Michael Johnson Associates chairman and RDTI expert Kris Gale said the ruling would punish companies that were able to continue operating and investing in R&D during the pandemic, thanks to the JobKeeper scheme.

“Their position puts companies in a position where they have to do additional documentation and paperwork to take a benefit away from themselves for a financial event based on a global event that was certainly not on their mind when commencing the R&D,” Mr Gale told InnovationAus.

“A lot of companies will now have to do amended claims – it’s administratively painful. They’ll be amending claims to take benefits away based on a government subsidy that was meant to keep businesses viable. Government support is being taken away because of this other government subsidy.

“The government said that given the economic circumstances we’ll give a benefit to enable businesses to survive in these conditions, but then you lose the behaviour incentive even though you kept doing R&D and didn’t batten down the hatches. These are the companies that pushed on and even increased their R&D efforts.”

A number of companies and RDTI experts put in submissions to the ATO contesting the draft decision around JobKeeper claims, but were unsuccessful in having it overturned.

At the time, the draft decision contained “fundamental errors” according to Pattens Group managing director and former Cochlear group financial controller Bruce Patten.

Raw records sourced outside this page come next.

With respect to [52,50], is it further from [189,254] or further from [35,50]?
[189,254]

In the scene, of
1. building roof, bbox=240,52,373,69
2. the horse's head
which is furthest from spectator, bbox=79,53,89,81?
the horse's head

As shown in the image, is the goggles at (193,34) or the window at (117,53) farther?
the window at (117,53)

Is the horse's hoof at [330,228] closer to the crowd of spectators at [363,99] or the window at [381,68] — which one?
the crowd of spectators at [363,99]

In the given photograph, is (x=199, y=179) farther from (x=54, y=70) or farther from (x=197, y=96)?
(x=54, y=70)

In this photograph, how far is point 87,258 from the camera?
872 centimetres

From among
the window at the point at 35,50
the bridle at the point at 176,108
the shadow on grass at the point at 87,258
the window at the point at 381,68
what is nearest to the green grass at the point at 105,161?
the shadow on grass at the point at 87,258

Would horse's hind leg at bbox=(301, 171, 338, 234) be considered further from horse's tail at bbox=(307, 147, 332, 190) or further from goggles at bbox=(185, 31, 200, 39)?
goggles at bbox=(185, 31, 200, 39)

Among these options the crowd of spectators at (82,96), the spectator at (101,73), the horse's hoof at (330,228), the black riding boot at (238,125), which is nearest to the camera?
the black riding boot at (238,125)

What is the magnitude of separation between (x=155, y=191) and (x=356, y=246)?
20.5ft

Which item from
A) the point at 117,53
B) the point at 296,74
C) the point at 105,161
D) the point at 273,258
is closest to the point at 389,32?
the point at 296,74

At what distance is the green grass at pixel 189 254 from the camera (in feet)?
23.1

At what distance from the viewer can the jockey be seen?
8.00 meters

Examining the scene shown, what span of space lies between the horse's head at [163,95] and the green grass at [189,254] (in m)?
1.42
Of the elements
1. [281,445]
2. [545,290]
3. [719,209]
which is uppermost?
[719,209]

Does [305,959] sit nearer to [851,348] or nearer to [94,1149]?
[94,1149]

Mr Patten said JobKeeper payments should be considered government grants and should be subject to a clawback RDTI adjustment rather than being ineligible entirely.

A number of changes to the RDTI came into effect this financial year, and it was hoped that the scheme had reached a point of stability and consistency, with the government’s crackdown on claims lessening.

An Australian National Audit Office (ANAO) audit of the administration of the RDTI by the ATO and Department of Industry late last year found that the agencies had been “largely effective” in their roles.

Despite the audit office finding that the department’s previous attempt to outsource key assessments under the scheme had been unsuccessful, the government is having another go at this, with Industry awarding Canberra company Proximity a $500,000 contract running to the end of last year to assess some RDTI claims.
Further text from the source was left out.